One time Scott was taking his niece Renee for a ride through Times Square in a pedicab. They’d just seen a Broadway show. He leaned back in the rickshaw and stared at all the lights around him, the neon, huge TV screens, advertisements several stories high. Scott’s been a New Yorker a long time now, but living in the East Village he rarely does touristy things like Broadway shows or gaping at the electric splendour of Times Square, yet to his surprise he was loving it. From ground level, from the middle of the street, without having to crane his neck upwards, he could see how extraordinarily beautiful it was.
He sat in wonder staring, while Renee talked animatedly about the show and consulted her program. "Isn’t it gorgeous?" he asked her at last. She looked up, the briefest flick of her eyes, said "yeah," and continued to talk about the show. She was still caught in the wonder of the live show she’d just seen, unable to catch a glimpse of the sublime Scott had caught in the lights above them.
When I was fifteen my best friend, Emma Winley, and I would sometimes lie down in the middle of her floor to listen to music, closing our eyes, and then at the end of each song talking about what we saw. I’d lose myself in the lyrics, imagine who those people were, what was happening to them in that slice of life covered by the lyrics of the song, what happened afterwards. Emma was much more impressionistic, caught in the rhythms and melodies, hardly hearing the words at all. We never saw the same thing and it made us giggly happy.
Another friend of mine, Rebecca
Skloot, recently had a lovely
article in the Times about a town in West Virginia
where she often goes to write. Here’s what she says about her favourite
restaurant in town:
"To call Baristas a restaurant would be a serious understatement. It is a restaurant, but it’s also a barbershop. And a coffeehouse. And, of course, a massage parlor. . . . You can eat in the basement pub, with its low oak ceiling and stone walls. You can eat on the patio overlooking the Ohio River, in the garden next to the hibiscus plants or in the café surrounded by walls of local art. You can get a haircut or a bona fide Swedish massage while you wait, then sit at a table covered in quotes from Camus or Malcom X."
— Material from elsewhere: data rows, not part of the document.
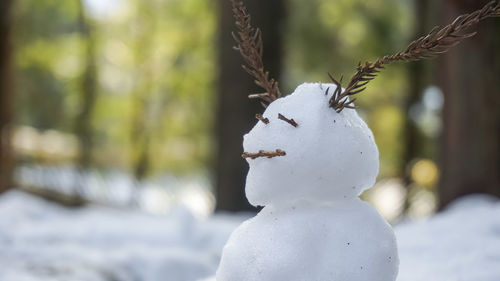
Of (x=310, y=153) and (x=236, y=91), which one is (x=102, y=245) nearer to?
(x=310, y=153)

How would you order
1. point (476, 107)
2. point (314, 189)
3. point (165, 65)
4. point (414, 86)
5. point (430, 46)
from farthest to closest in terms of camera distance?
point (165, 65), point (414, 86), point (476, 107), point (314, 189), point (430, 46)

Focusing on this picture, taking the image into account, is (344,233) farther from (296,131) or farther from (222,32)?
(222,32)

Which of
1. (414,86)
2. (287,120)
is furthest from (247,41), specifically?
(414,86)

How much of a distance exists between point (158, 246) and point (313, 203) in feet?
6.41

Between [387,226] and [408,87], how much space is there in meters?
6.43

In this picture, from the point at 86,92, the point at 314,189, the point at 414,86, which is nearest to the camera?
the point at 314,189

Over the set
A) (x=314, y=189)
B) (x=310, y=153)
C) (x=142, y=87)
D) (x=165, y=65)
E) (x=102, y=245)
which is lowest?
(x=102, y=245)

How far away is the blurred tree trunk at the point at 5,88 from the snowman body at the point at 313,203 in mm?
6051

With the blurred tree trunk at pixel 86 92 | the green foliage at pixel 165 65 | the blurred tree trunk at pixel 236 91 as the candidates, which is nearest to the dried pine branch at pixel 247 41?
the blurred tree trunk at pixel 236 91

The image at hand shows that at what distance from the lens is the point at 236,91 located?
216 inches

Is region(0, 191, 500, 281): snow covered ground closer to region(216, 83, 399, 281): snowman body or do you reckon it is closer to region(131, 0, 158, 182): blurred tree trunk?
region(216, 83, 399, 281): snowman body

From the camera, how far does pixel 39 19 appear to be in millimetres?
11602

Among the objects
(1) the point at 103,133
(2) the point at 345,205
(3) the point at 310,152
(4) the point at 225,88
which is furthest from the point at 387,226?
(1) the point at 103,133

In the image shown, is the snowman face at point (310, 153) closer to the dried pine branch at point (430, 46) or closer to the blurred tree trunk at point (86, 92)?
the dried pine branch at point (430, 46)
According to Rebecca the food there is wonderful, made from all
local, fresh ingredients. The Baristas’ hamburger is the best she
has ever eaten. But the most popular restaurant in town is a Bob
Evans. There are 576 Bob Evanses in 21 states across the USA and
they all look exactly the same with identical menus and identical
methods of serving the food. The meal you have at the Bob Evans
in New Martinsville, West Virginia is exactly the same meal you’d
have in "Orlando, St Louis or Baltimore."
Rebecca ate at the New Martinsville Bob Evans several times, sampling a variety of dishes and being underwhelmed by them all. She simply didn’t get it. After talking to some of the folks who loved it so, she started to get an inkling. They valued its lack of surprises, its sameness. After a few days she retreated back to Baristas wondering what made her a Baristas person and the others pure Bob Evans?
I’m all for different perspectives, different ways of living, of seeing the world. One of the glories of being in other places is seeing how varied the world is. I’m so relieved Buenos Aires isn’t exactly like Sydney. That there are places where people don’t know who Elvis is. Spending time in the US I am thrilled every time I discover pop cultural memories the yankees have that I don’t. Growing up in Australia I always thought I knew all about the USA, I could name all the states, knew a tonne about its music and movies and literature, but I didn’t, not even close. I still don’t really know this country, I probably never will. That makes me happy.
But the gulfs. All those Bob Evans people and Baristas people living in the same towns, same cities, sometimes shopping in the same stores, or going to the same churches, who can’t talk to each other, or if they do, can’t make any sense of what the other says. Whose different worlds are so completely incompatible there’s no room for each other in them. That makes me sad.
New York City, 3 November 2004
(Updated: 18 Jan 06 to correct factual errors. Thanks, JKC for pointing them out.)